Saya terjatuh melemah, rupanya saya sedang melawan hati saya. Sungguh cerita ini tidak bisa dilanjut saya berjuang menulis kata THE END agar semuanya berakhir tetapi tidak bisa, tulisan tersebut terus saja menghilang meski sudah saya tulis berkali-kali. ‘’Tuhan jangan buat saya gila dalam cerita saya sendiri’’ saya menangis. Saya tersesat di dalam tulisan saya, saya ingin pulang. Saya tak ingin lagi memerankannya. Siapa yang sudah menulis cerita ini? Tulis ku. Beberapa menit kemudian ada sebuah jawaban.

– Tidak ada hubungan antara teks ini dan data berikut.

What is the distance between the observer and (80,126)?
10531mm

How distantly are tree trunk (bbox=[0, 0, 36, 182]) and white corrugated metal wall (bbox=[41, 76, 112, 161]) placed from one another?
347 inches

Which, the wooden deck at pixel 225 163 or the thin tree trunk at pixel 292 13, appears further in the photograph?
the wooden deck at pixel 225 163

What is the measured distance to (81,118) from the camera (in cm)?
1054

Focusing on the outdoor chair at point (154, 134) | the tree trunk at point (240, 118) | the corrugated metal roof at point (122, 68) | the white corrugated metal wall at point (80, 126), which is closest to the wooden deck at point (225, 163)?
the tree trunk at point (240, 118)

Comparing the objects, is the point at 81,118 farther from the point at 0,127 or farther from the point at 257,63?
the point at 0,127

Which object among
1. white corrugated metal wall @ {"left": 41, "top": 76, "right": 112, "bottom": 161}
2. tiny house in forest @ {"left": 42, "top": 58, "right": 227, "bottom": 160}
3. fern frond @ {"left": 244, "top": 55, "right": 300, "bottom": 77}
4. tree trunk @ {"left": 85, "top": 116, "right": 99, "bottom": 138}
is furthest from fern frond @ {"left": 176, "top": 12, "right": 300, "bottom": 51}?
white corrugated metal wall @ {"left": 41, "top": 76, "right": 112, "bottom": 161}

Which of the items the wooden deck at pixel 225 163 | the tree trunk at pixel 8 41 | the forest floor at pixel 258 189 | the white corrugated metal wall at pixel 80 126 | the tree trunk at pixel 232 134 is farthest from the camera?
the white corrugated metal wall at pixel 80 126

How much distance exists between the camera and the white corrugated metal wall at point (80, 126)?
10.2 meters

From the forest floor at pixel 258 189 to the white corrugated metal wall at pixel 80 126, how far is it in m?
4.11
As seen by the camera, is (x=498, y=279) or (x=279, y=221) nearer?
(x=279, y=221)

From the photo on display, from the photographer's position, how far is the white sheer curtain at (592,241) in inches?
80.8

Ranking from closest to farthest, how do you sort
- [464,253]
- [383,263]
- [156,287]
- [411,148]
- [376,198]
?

‘’ saya yang ingin kau ubah’’ tertulis.
Saya ingin keluar, tulisku .
‘’Kau tak bisa keluar’’ tertulis.
‘’Kenapa?’’ tulisku.
‘’Kau akan mati dan abadi dikisah ini’’. Tertulis.
‘’Siapa kamu?’’ tulisku.
‘’saya yang kau anggap gila’’. Tertulis.
‘’Siapa?’’ tulisku.
‘’Imajinasi mu’’ tertulis.
Tolong aku, aku mohon, aku ingin kembali ( menangis)
Suara tawa dan tangis terdengar kembali jelas tepat di belakang saya
saya menoleh dan
membuka mata . ( sadar) Aku tidak gila.